Gravity darkening, also referred to as gravity brightening, is an astronomical phenomenon where the poles of a star are brighter than the equator, due to rapid rotation and oblate shape. When a star is oblate, it has a larger radius at its equator than it does at its poles. As a result, the poles have a higher surface gravity, and thus higher temperature and pressure is needed to maintain hydrostatic equilibrium. Thus, the poles are "gravity brightened", and the equator "gravity darkened".
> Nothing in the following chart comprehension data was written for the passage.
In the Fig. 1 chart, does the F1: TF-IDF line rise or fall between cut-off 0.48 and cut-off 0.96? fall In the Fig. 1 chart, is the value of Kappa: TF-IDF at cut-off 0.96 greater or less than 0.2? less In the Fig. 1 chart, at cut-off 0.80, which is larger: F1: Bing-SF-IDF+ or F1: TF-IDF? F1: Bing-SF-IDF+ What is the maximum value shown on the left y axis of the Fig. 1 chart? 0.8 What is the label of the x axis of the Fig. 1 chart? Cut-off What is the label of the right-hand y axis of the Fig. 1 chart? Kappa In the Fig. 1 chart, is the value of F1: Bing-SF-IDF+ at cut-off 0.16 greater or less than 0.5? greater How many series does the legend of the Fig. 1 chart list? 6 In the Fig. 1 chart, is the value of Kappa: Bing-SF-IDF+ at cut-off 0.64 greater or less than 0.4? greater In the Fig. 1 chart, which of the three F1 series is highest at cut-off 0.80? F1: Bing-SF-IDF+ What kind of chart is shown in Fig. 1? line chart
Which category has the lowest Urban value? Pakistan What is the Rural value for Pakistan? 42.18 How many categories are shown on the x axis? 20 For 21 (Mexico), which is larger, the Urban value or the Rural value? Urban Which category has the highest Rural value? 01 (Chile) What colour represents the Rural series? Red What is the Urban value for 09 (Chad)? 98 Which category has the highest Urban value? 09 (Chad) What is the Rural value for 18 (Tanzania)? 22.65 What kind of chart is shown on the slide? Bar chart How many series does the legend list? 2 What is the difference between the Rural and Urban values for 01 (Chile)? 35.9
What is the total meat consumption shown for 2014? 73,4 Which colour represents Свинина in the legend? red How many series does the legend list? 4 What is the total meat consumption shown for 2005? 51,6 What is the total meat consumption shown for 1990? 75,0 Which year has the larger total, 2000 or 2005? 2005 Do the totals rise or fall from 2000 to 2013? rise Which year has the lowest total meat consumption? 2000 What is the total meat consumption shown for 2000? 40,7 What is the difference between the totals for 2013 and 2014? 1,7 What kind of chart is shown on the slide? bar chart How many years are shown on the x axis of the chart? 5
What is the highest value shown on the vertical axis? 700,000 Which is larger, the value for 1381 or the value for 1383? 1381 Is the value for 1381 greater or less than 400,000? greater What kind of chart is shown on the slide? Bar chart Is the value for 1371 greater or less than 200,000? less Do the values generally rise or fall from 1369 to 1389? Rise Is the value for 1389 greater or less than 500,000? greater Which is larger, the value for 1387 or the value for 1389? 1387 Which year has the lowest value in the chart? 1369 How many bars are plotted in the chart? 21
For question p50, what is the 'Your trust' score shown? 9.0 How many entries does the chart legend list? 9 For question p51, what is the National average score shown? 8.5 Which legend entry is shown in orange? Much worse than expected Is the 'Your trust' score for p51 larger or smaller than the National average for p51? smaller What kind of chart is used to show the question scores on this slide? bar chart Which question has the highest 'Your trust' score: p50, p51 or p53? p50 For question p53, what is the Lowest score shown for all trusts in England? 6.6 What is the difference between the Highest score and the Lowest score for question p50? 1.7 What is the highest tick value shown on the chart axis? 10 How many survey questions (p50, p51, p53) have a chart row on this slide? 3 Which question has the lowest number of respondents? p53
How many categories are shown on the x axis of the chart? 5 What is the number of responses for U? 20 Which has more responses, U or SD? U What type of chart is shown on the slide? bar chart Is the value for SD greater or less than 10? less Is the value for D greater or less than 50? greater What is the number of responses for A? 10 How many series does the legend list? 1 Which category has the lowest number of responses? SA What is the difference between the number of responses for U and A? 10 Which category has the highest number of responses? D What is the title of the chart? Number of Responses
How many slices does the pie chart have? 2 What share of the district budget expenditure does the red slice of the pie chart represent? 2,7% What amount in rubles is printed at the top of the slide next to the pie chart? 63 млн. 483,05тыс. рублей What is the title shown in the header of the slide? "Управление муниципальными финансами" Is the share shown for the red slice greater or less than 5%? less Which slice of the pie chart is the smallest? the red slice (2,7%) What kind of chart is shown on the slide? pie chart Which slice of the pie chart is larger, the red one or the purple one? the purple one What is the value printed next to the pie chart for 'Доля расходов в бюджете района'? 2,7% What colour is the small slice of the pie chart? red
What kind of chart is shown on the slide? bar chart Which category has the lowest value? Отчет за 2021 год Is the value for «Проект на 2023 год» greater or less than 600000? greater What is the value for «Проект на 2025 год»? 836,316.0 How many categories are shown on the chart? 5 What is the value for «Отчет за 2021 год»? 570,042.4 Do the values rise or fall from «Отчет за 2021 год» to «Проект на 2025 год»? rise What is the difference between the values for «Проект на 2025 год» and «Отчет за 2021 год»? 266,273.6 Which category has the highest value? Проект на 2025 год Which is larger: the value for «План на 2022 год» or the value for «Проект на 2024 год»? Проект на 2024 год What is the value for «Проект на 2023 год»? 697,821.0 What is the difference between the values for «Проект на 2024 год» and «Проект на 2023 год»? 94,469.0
The star becomes oblate (and hence gravity darkening occurs) because the centrifugal force resulting from rotation creates additional outward pressure on the star. The centrifugal force is expressed mathematically as
 $F_\text{centrifugal} = m \Omega^2 \rho,$
where $m$ is mass (in this case of a small volume element of the star), $\Omega$ is the angular velocity, and $\rho$ is the radial distance from the axis of rotation. In the case of a star, the value of $\rho$ is largest at the equator and smallest at the poles. This means that equatorial regions of a star have a greater centrifugal force than the pole. The centrifugal force pushes mass away from the axis of rotation, resulting in less overall pressure on the gas in the equatorial regions of the star. This causes the gas in this region to become less dense, and cooler.

Von Zeipel's theorem states that the radiation from a star is proportional to the local effective gravity, that is to the gravity reduced by any centrifugal force at that location on the star's surface. Then the effective temperature is proportional to the fourth root of the effective gravity.